** start of PASSAGE SHOWN **
The picture above illustrates the abstract architecture of the cache hierarchy of one AMD CPU, from which we can see TLB
and Cache. Both these two components contain two levels and save instructions and data separately.
If we see memory hierarchy excluding TLB, then it looks like the following picture:
And because of the dramatically booming speeds of high-level caches, they can improve the performance of the CPU. We can regard the cache is a method to improve the R/W speed of main memory, the CPU register is a method to improve that of the cache.
So how can the cache controller know whether the data we need is included in current cache? So tag
comes.
We can see from the graph above, there is a tag array and its corresponding data array. Firstly, the controller will use the index to find a cache line and then compares the tag array, then bingo.
Sinaean Dean introduced the two usages of cache tag:
-
For caches parallelly connected, using tags as a selection signal in a MUX to choose the right data.
-
Know whether cache hits or misses.
If the cache miss, then it will ask a lower lever cache for the data or instructions.
Memory Read (Synchronous and Asynchronous)
This blog describes the synchronous memory – SSRAM, which is controlled by the clock and can not read or write at the same clock cycle. But if we use asynchronous memory, then we can get the read data within one clock and if we use a combinational/asynchronous-read, sequential/synchronous-write memory, then the read-after-write hazards are not an issue.
** end of PASSAGE SHOWN **
_TO-DO LIST_.
1) For each statement, say yes or no according to the cache passage, and quote the deciding words. (a) The TLB and the cache each contain two levels. (b) Synchronous memory such as SSRAM can read and write in the same clock cycle. (c) The controller uses the index to find a cache line before it compares the tag array.
2) Reproduce word for word the stretch of the cache passage from "The picture above" through "of the cache.".
The microscopy outlining data after this passage isn't needed for anything here.
** start of MATERIAL SUPPLIED **
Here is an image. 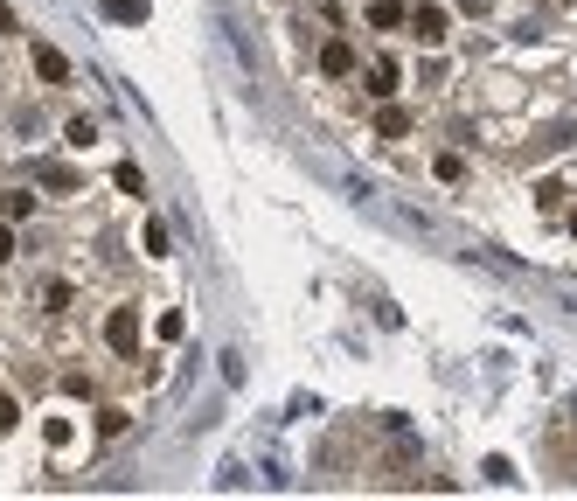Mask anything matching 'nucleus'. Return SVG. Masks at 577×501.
I'll return each instance as SVG.
<instances>
[{
  "label": "nucleus",
  "instance_id": "f257e3e1",
  "mask_svg": "<svg viewBox=\"0 0 577 501\" xmlns=\"http://www.w3.org/2000/svg\"><path fill=\"white\" fill-rule=\"evenodd\" d=\"M355 70H362V49H355L348 35H327V42H320V77H334V84H348Z\"/></svg>",
  "mask_w": 577,
  "mask_h": 501
},
{
  "label": "nucleus",
  "instance_id": "f03ea898",
  "mask_svg": "<svg viewBox=\"0 0 577 501\" xmlns=\"http://www.w3.org/2000/svg\"><path fill=\"white\" fill-rule=\"evenodd\" d=\"M105 348L112 355H140V307H112L105 314Z\"/></svg>",
  "mask_w": 577,
  "mask_h": 501
},
{
  "label": "nucleus",
  "instance_id": "7ed1b4c3",
  "mask_svg": "<svg viewBox=\"0 0 577 501\" xmlns=\"http://www.w3.org/2000/svg\"><path fill=\"white\" fill-rule=\"evenodd\" d=\"M445 28H452V21H445V7H432V0H418V7H411V21H404V35H418V49H438V42H445Z\"/></svg>",
  "mask_w": 577,
  "mask_h": 501
},
{
  "label": "nucleus",
  "instance_id": "20e7f679",
  "mask_svg": "<svg viewBox=\"0 0 577 501\" xmlns=\"http://www.w3.org/2000/svg\"><path fill=\"white\" fill-rule=\"evenodd\" d=\"M362 84H369V98H376V105H383V98H397V84H404L397 56H369V63H362Z\"/></svg>",
  "mask_w": 577,
  "mask_h": 501
},
{
  "label": "nucleus",
  "instance_id": "39448f33",
  "mask_svg": "<svg viewBox=\"0 0 577 501\" xmlns=\"http://www.w3.org/2000/svg\"><path fill=\"white\" fill-rule=\"evenodd\" d=\"M35 181H42L49 195H77V188H84V174L70 161H35Z\"/></svg>",
  "mask_w": 577,
  "mask_h": 501
},
{
  "label": "nucleus",
  "instance_id": "423d86ee",
  "mask_svg": "<svg viewBox=\"0 0 577 501\" xmlns=\"http://www.w3.org/2000/svg\"><path fill=\"white\" fill-rule=\"evenodd\" d=\"M35 77H42V84H70V56L49 49V42H35Z\"/></svg>",
  "mask_w": 577,
  "mask_h": 501
},
{
  "label": "nucleus",
  "instance_id": "0eeeda50",
  "mask_svg": "<svg viewBox=\"0 0 577 501\" xmlns=\"http://www.w3.org/2000/svg\"><path fill=\"white\" fill-rule=\"evenodd\" d=\"M411 126H418V119H411L404 105H390V98H383V112H376V140H404Z\"/></svg>",
  "mask_w": 577,
  "mask_h": 501
},
{
  "label": "nucleus",
  "instance_id": "6e6552de",
  "mask_svg": "<svg viewBox=\"0 0 577 501\" xmlns=\"http://www.w3.org/2000/svg\"><path fill=\"white\" fill-rule=\"evenodd\" d=\"M404 21H411L404 0H369V28H404Z\"/></svg>",
  "mask_w": 577,
  "mask_h": 501
},
{
  "label": "nucleus",
  "instance_id": "1a4fd4ad",
  "mask_svg": "<svg viewBox=\"0 0 577 501\" xmlns=\"http://www.w3.org/2000/svg\"><path fill=\"white\" fill-rule=\"evenodd\" d=\"M0 216H7V223L35 216V195H28V188H7V195H0Z\"/></svg>",
  "mask_w": 577,
  "mask_h": 501
},
{
  "label": "nucleus",
  "instance_id": "9d476101",
  "mask_svg": "<svg viewBox=\"0 0 577 501\" xmlns=\"http://www.w3.org/2000/svg\"><path fill=\"white\" fill-rule=\"evenodd\" d=\"M112 188H119V195H146V174L133 161H119V167H112Z\"/></svg>",
  "mask_w": 577,
  "mask_h": 501
},
{
  "label": "nucleus",
  "instance_id": "9b49d317",
  "mask_svg": "<svg viewBox=\"0 0 577 501\" xmlns=\"http://www.w3.org/2000/svg\"><path fill=\"white\" fill-rule=\"evenodd\" d=\"M91 140H98V126H91V119H70V126H63V147H77V154H84Z\"/></svg>",
  "mask_w": 577,
  "mask_h": 501
},
{
  "label": "nucleus",
  "instance_id": "f8f14e48",
  "mask_svg": "<svg viewBox=\"0 0 577 501\" xmlns=\"http://www.w3.org/2000/svg\"><path fill=\"white\" fill-rule=\"evenodd\" d=\"M105 14H112V21H133V28H140V21H146V0H105Z\"/></svg>",
  "mask_w": 577,
  "mask_h": 501
},
{
  "label": "nucleus",
  "instance_id": "ddd939ff",
  "mask_svg": "<svg viewBox=\"0 0 577 501\" xmlns=\"http://www.w3.org/2000/svg\"><path fill=\"white\" fill-rule=\"evenodd\" d=\"M119 432H126V411L105 404V411H98V439H119Z\"/></svg>",
  "mask_w": 577,
  "mask_h": 501
},
{
  "label": "nucleus",
  "instance_id": "4468645a",
  "mask_svg": "<svg viewBox=\"0 0 577 501\" xmlns=\"http://www.w3.org/2000/svg\"><path fill=\"white\" fill-rule=\"evenodd\" d=\"M42 307H49V314H63V307H70V286H63V279H49V286H42Z\"/></svg>",
  "mask_w": 577,
  "mask_h": 501
},
{
  "label": "nucleus",
  "instance_id": "2eb2a0df",
  "mask_svg": "<svg viewBox=\"0 0 577 501\" xmlns=\"http://www.w3.org/2000/svg\"><path fill=\"white\" fill-rule=\"evenodd\" d=\"M181 328H188V321H181V314H174V307H167V314H160V321H153V334H160V341H181Z\"/></svg>",
  "mask_w": 577,
  "mask_h": 501
},
{
  "label": "nucleus",
  "instance_id": "dca6fc26",
  "mask_svg": "<svg viewBox=\"0 0 577 501\" xmlns=\"http://www.w3.org/2000/svg\"><path fill=\"white\" fill-rule=\"evenodd\" d=\"M146 258H167V223H146Z\"/></svg>",
  "mask_w": 577,
  "mask_h": 501
},
{
  "label": "nucleus",
  "instance_id": "f3484780",
  "mask_svg": "<svg viewBox=\"0 0 577 501\" xmlns=\"http://www.w3.org/2000/svg\"><path fill=\"white\" fill-rule=\"evenodd\" d=\"M438 181H466V161L459 154H438Z\"/></svg>",
  "mask_w": 577,
  "mask_h": 501
},
{
  "label": "nucleus",
  "instance_id": "a211bd4d",
  "mask_svg": "<svg viewBox=\"0 0 577 501\" xmlns=\"http://www.w3.org/2000/svg\"><path fill=\"white\" fill-rule=\"evenodd\" d=\"M14 425H21V404H14V397H0V432H14Z\"/></svg>",
  "mask_w": 577,
  "mask_h": 501
},
{
  "label": "nucleus",
  "instance_id": "6ab92c4d",
  "mask_svg": "<svg viewBox=\"0 0 577 501\" xmlns=\"http://www.w3.org/2000/svg\"><path fill=\"white\" fill-rule=\"evenodd\" d=\"M7 258H14V223L0 216V265H7Z\"/></svg>",
  "mask_w": 577,
  "mask_h": 501
},
{
  "label": "nucleus",
  "instance_id": "aec40b11",
  "mask_svg": "<svg viewBox=\"0 0 577 501\" xmlns=\"http://www.w3.org/2000/svg\"><path fill=\"white\" fill-rule=\"evenodd\" d=\"M459 7H466V14H487V7H494V0H459Z\"/></svg>",
  "mask_w": 577,
  "mask_h": 501
},
{
  "label": "nucleus",
  "instance_id": "412c9836",
  "mask_svg": "<svg viewBox=\"0 0 577 501\" xmlns=\"http://www.w3.org/2000/svg\"><path fill=\"white\" fill-rule=\"evenodd\" d=\"M571 237H577V209H571Z\"/></svg>",
  "mask_w": 577,
  "mask_h": 501
}]
</instances>
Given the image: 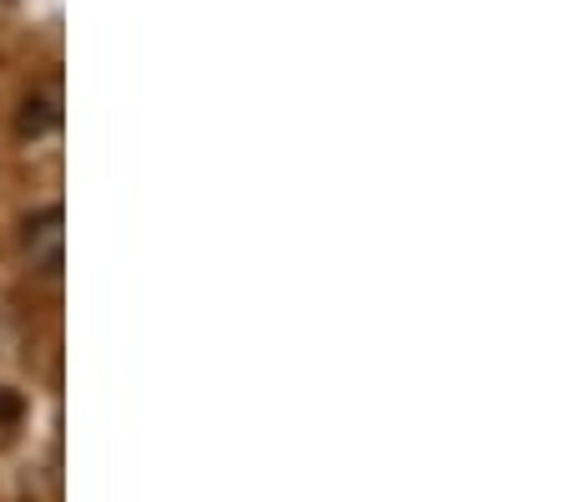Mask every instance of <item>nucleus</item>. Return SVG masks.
<instances>
[{"mask_svg":"<svg viewBox=\"0 0 568 502\" xmlns=\"http://www.w3.org/2000/svg\"><path fill=\"white\" fill-rule=\"evenodd\" d=\"M57 92H47V96H36V102H26V112H21V132H31V137H41V132H51L57 127Z\"/></svg>","mask_w":568,"mask_h":502,"instance_id":"nucleus-2","label":"nucleus"},{"mask_svg":"<svg viewBox=\"0 0 568 502\" xmlns=\"http://www.w3.org/2000/svg\"><path fill=\"white\" fill-rule=\"evenodd\" d=\"M21 249L31 259V269L41 275H61V264H67V214L57 204L31 214L21 224Z\"/></svg>","mask_w":568,"mask_h":502,"instance_id":"nucleus-1","label":"nucleus"}]
</instances>
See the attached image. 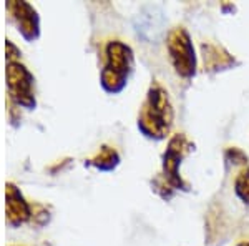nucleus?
Instances as JSON below:
<instances>
[{"label":"nucleus","mask_w":249,"mask_h":246,"mask_svg":"<svg viewBox=\"0 0 249 246\" xmlns=\"http://www.w3.org/2000/svg\"><path fill=\"white\" fill-rule=\"evenodd\" d=\"M173 120H175V112L168 92L155 82L148 90L146 100L140 110L138 128L148 138L163 140L171 130Z\"/></svg>","instance_id":"obj_1"},{"label":"nucleus","mask_w":249,"mask_h":246,"mask_svg":"<svg viewBox=\"0 0 249 246\" xmlns=\"http://www.w3.org/2000/svg\"><path fill=\"white\" fill-rule=\"evenodd\" d=\"M107 62L102 70V87L108 94H120L133 74L135 55L126 43L113 40L105 48Z\"/></svg>","instance_id":"obj_2"},{"label":"nucleus","mask_w":249,"mask_h":246,"mask_svg":"<svg viewBox=\"0 0 249 246\" xmlns=\"http://www.w3.org/2000/svg\"><path fill=\"white\" fill-rule=\"evenodd\" d=\"M166 50L170 55V62L175 72L183 78H191L196 75V62L195 47H193L191 37L184 27H175L170 30L166 37Z\"/></svg>","instance_id":"obj_3"},{"label":"nucleus","mask_w":249,"mask_h":246,"mask_svg":"<svg viewBox=\"0 0 249 246\" xmlns=\"http://www.w3.org/2000/svg\"><path fill=\"white\" fill-rule=\"evenodd\" d=\"M190 150L191 143L188 142L184 135H175L168 143V148L163 155V176L173 187V189L188 188L181 175H179V165H181V160Z\"/></svg>","instance_id":"obj_4"},{"label":"nucleus","mask_w":249,"mask_h":246,"mask_svg":"<svg viewBox=\"0 0 249 246\" xmlns=\"http://www.w3.org/2000/svg\"><path fill=\"white\" fill-rule=\"evenodd\" d=\"M7 80H9V90L12 98L18 105L25 108L35 107L34 96V76L23 65L18 62H10L7 70Z\"/></svg>","instance_id":"obj_5"},{"label":"nucleus","mask_w":249,"mask_h":246,"mask_svg":"<svg viewBox=\"0 0 249 246\" xmlns=\"http://www.w3.org/2000/svg\"><path fill=\"white\" fill-rule=\"evenodd\" d=\"M7 7L14 14V19L17 20L20 34L29 40V42L37 38L40 34V25H38V15L34 7L25 2H9Z\"/></svg>","instance_id":"obj_6"},{"label":"nucleus","mask_w":249,"mask_h":246,"mask_svg":"<svg viewBox=\"0 0 249 246\" xmlns=\"http://www.w3.org/2000/svg\"><path fill=\"white\" fill-rule=\"evenodd\" d=\"M7 215H9L10 225H14V227L27 221L30 216L29 203L22 198V195L14 185L7 187Z\"/></svg>","instance_id":"obj_7"},{"label":"nucleus","mask_w":249,"mask_h":246,"mask_svg":"<svg viewBox=\"0 0 249 246\" xmlns=\"http://www.w3.org/2000/svg\"><path fill=\"white\" fill-rule=\"evenodd\" d=\"M221 48L218 45H203L204 52V67H208L210 70H221V68L231 65L232 58L230 54H226L224 57H218V52Z\"/></svg>","instance_id":"obj_8"},{"label":"nucleus","mask_w":249,"mask_h":246,"mask_svg":"<svg viewBox=\"0 0 249 246\" xmlns=\"http://www.w3.org/2000/svg\"><path fill=\"white\" fill-rule=\"evenodd\" d=\"M120 161V156L116 150L110 147H102V150L98 151V155L95 158L90 160V163L96 167L98 170H103V171H108V170H113V168L118 165Z\"/></svg>","instance_id":"obj_9"},{"label":"nucleus","mask_w":249,"mask_h":246,"mask_svg":"<svg viewBox=\"0 0 249 246\" xmlns=\"http://www.w3.org/2000/svg\"><path fill=\"white\" fill-rule=\"evenodd\" d=\"M234 191L239 196V200L249 207V168H244L243 171L236 176Z\"/></svg>","instance_id":"obj_10"},{"label":"nucleus","mask_w":249,"mask_h":246,"mask_svg":"<svg viewBox=\"0 0 249 246\" xmlns=\"http://www.w3.org/2000/svg\"><path fill=\"white\" fill-rule=\"evenodd\" d=\"M226 155L230 156V158L234 161L236 165H244L248 161V156L244 155L241 150H238V148H231V150H228Z\"/></svg>","instance_id":"obj_11"},{"label":"nucleus","mask_w":249,"mask_h":246,"mask_svg":"<svg viewBox=\"0 0 249 246\" xmlns=\"http://www.w3.org/2000/svg\"><path fill=\"white\" fill-rule=\"evenodd\" d=\"M238 246H249V241H241Z\"/></svg>","instance_id":"obj_12"}]
</instances>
** end of MATERIAL SUPPLIED **
_WRITTEN RESPONSES_.
1)
(a) Yes: "Both these two components contain two levels"
(b) No: "can not read or write at the same clock cycle"
(c) Yes: "Firstly, the controller will use the index to find a cache line and then compares the tag array"

2)
The picture above illustrates the abstract architecture of the cache hierarchy of one AMD CPU, from which we can see TLB
and Cache. Both these two components contain two levels and save instructions and data separately.
If we see memory hierarchy excluding TLB, then it looks like the following picture:
And because of the dramatically booming speeds of high-level caches, they can improve the performance of the CPU. We can regard the cache is a method to improve the R/W speed of main memory, the CPU register is a method to improve that of the cache.